◆ **Text extract**:
With 2.0.0, the above code was not raising any exception. With 4.0.0, the exception is now thrown correctly.

The default timeout is 5 minutes. See https://github.com/Azure/azure-storage-java/blob/master/microsoft-azure-storage/src/com/microsoft/azure/storage/core/Utility.java#L352-L375

Closes #12567.

Release notes from 2.0.0:

 * Removed deprecated table AtomPub support.
 * Removed deprecated constructors which take service clients in favor of constructors which take credentials.
 * Added support for "Add" permissions on Blob SAS.
 * Added support for "Create" permissions on Blob and File SAS.
 * Added support for IP Restricted SAS and Protocol SAS.
 * Added support for Account SAS to all services.
 * Added support for Minute and Hour Metrics to FileServiceProperties and added support for File Metrics to CloudAnalyticsClient.
 * Removed deprecated startCopyFromBlob() on CloudBlob. Use startCopy() instead.
 * Removed deprecated Credentials and StorageKey classes. Please use the appropriate methods on StorageCredentialsAccountAndKey instead.

 * Fixed a bug in table where a select on a non-existent field resulted in a null reference exception if the corresponding field in the TableEntity was not nullable.
 * Fixed a bug in table where JsonParser was automatically closing the response stream before it was completely drained causing socket exhaustion.
 * Fixed a bug in StorageCredentialsAccountAndKey.updateKey(String) which prevented valid keys from being set.
 * Added CloudBlobContainer.listBlobs(final String, final boolean) method.
 * Fixed a bug in blob where using AccessConditions on block blob uploads larger than 64MB done with the upload* methods or block blob uploads done openOutputStream with would fail if the blob did not already exist.
 * Added support for setting a proxy per request. Proxy can be set on an OperationContext instance and will be used when that instance is passed to the request method.

 * Added support for SAS to the Azure File service.
 * Added support for Append Blob.
 * Added support for Access Control Lists (ACL) to File Shares.
 * Added support for getting and setting of CORS rules to File service.
 * Added support for ShareStats to File Shares.
 * Added support for copying an Azure File to another Azure File or a Block Blob asynchronously, and aborting Azure File copy operations asynchronously.
 * Added support for copying a Blob to an Azure File asynchronously.
 * Added support for setting a maximum quota property on a File Share.
 * Removed deprecated AuthenticationScheme and its getter and setter. In the future only SharedKey will be used.
 * Removed deprecated getter/setters for all request option properties on the service clients. Please use the default request options getter/setters instead.
 * Removed getSubDirectoryReference() for blob directories and file directories. Use getDirectoryReference() instead.
 * Removed getEntityClass() in TableQuery. Please use getClazzType() instead.

◆ **Provided records**:
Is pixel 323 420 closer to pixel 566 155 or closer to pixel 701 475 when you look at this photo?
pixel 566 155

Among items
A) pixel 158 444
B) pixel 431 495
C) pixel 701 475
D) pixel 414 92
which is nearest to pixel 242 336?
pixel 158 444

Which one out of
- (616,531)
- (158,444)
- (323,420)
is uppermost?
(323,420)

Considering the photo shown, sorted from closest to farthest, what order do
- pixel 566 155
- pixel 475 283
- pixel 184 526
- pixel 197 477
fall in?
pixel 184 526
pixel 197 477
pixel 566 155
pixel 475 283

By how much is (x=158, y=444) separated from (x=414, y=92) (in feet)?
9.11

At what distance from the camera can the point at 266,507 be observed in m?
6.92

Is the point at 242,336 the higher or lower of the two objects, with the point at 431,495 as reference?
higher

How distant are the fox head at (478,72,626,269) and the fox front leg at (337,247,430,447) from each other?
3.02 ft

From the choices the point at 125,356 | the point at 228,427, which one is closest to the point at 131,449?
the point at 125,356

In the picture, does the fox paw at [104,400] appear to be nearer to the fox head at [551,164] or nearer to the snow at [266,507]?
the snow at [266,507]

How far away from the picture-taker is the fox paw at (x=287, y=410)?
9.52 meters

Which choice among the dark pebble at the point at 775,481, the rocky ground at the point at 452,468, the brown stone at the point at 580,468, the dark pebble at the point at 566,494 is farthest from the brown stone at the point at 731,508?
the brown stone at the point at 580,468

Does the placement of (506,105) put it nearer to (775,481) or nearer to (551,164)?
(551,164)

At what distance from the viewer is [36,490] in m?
---
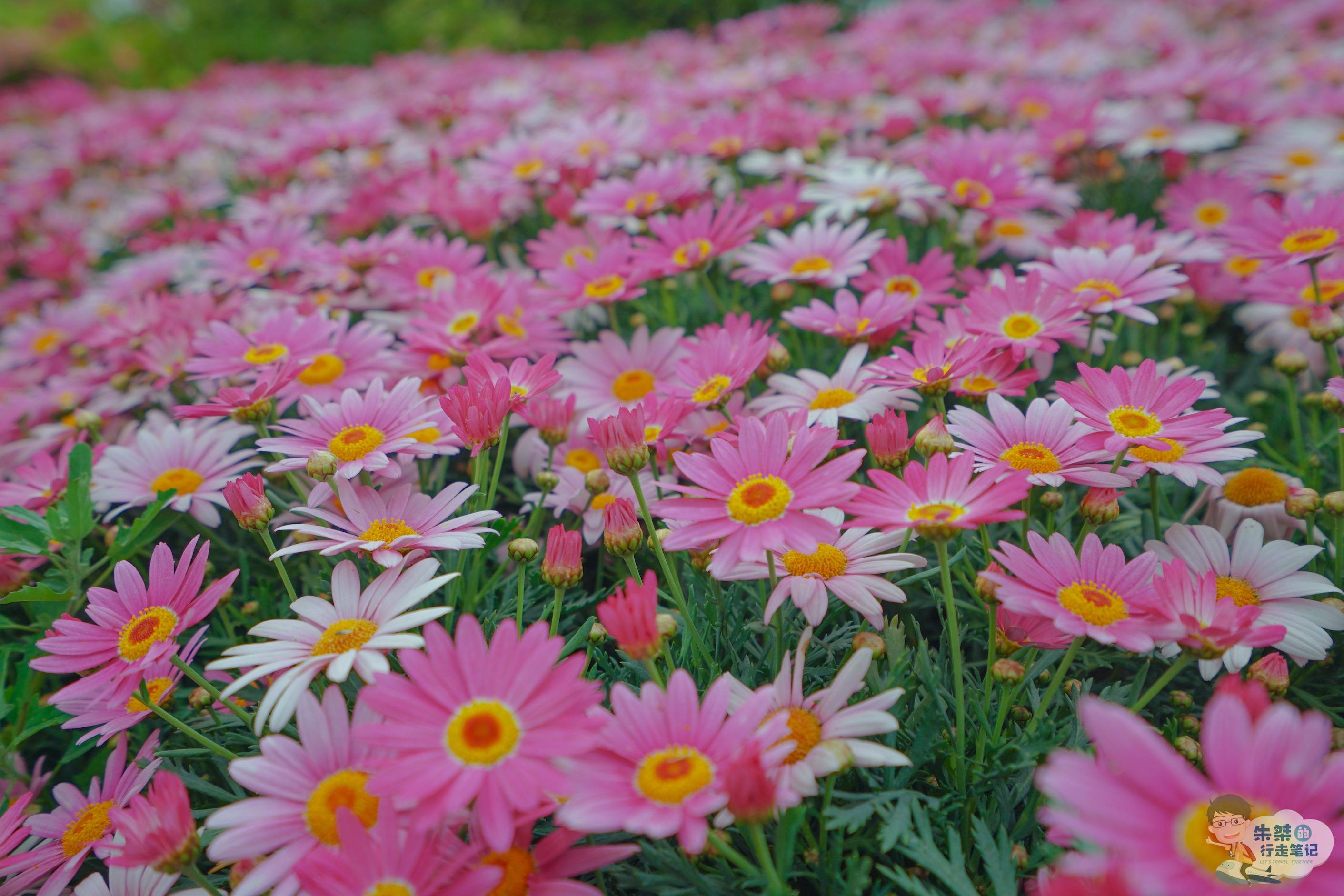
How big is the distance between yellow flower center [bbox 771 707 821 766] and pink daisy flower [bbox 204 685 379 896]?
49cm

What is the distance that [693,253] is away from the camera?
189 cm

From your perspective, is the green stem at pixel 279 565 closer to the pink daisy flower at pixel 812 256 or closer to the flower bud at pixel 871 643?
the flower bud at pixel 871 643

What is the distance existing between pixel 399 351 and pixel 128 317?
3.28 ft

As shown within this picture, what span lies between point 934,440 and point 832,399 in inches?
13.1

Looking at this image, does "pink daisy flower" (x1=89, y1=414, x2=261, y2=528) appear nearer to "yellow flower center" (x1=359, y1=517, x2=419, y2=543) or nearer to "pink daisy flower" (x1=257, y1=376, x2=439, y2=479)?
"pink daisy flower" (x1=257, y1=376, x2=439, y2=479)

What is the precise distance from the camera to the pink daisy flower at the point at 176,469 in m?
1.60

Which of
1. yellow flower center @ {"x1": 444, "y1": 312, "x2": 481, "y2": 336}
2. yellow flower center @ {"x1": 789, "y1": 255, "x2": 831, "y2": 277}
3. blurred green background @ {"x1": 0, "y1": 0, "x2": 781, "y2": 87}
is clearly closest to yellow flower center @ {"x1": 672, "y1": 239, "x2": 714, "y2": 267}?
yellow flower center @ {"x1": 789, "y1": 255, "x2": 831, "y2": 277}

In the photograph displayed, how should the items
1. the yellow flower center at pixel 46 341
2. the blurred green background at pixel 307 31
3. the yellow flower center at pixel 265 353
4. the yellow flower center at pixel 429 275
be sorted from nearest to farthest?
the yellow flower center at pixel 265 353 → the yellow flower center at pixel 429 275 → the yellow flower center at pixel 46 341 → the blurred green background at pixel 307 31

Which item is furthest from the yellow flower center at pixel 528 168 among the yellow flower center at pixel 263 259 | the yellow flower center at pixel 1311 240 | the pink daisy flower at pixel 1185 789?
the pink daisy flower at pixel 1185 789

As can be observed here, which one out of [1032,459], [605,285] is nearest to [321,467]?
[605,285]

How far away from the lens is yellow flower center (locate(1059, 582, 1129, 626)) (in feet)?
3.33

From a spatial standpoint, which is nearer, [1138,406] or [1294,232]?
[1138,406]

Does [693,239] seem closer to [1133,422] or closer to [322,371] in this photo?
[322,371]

◆ **To-do list**:
A. In the Azure storage release notes text, which method should be used instead of the removed startCopyFromBlob() on CloudBlob?
B. Please continue the Azure storage release notes text, picking up after its final line.

◆ **Outputs for the tasks**:
A. startCopy()

B.
 * Added client-side verification for lease duration and break periods.
 * Deprecated the setters in table for timestamp as this property is only modifiable by the service.
 * Deprecated startCopyFromBlob() on CloudBlob. Use startCopy() instead.
 * Deprecated the Credentials and StorageKey classes. Please use the appropriate methods on StorageCredentialsAccountAndKey instead.
 * Deprecated constructors which take service clients in favor of constructors which take credentials.
 * Fixed a bug where the DateBackwardCompatibility flag was not applied if set on the CloudTableClient default request options.
 * Changed library behavior to retry all exceptions thrown when parsing a response object.
 * Changed behavior to stop removing query parameters passed in with the resource URI if that URI contains a SAS token. Some query parameters such as comp, restype, snapshot and api-version will still be removed.
 * Added support for logging StringToSign to SharedKey and SAS.
 * **Added a connect timeout to prevent hangs when establishing the network connection.**
 * **Made performance enhancements to the BlobOutputStream class.**

 * Fixed a bug where maximum execution time was ignored for file, queue, and table services.
 * **Changed the socket timeout to be set to the service side timeout plus 5 minutes when maximum execution time is not set.**
 * **Changed the socket timeout to default to 5 minutes rather than infinite when neither service side timeout or maximum execution time are set.**
 * Fixed a bug where MD5 was calculated for commitBlockList even though UseTransactionalMD5 was set to false.
 * Fixed a bug where selecting fields that did not exist returned an error rather than an EntityProperty with a null value.
 * Fixed a bug where table entities with a single quote in their partition or row key could be inserted but not operated on in any other way.

 * Fixed a bug for all listing API's where next() would sometimes throw an exception if hasNext() had not been called even if there were more elements to iterate on.
 * Added sequence number to the blob properties. This is populated for page blobs.
 * Creating a page blob sets its length property.
 * Added support for page blob sequence numbers and sequence number access conditions.
 * Fixed a bug in abort copy where the lease access condition was not sent to the service.
 * Fixed an issue in startCopyFromBlob where if the URI of the source blob contained certain non-ASCII characters they would not be encoded appropriately. This would result in Authorization failures.
 * Fixed a small performance issue in XML serialization.
 * Fixed a bug in BlobOutputStream and FileOutputStream where flush added data to a request pool rather than immediately committing it to the Azure service.
 * Refactored to remove the blob, queue, and file package dependency on table in the error handling code.
 * Added additional client-side logging for REST requests, responses, and errors.

Closes #15976.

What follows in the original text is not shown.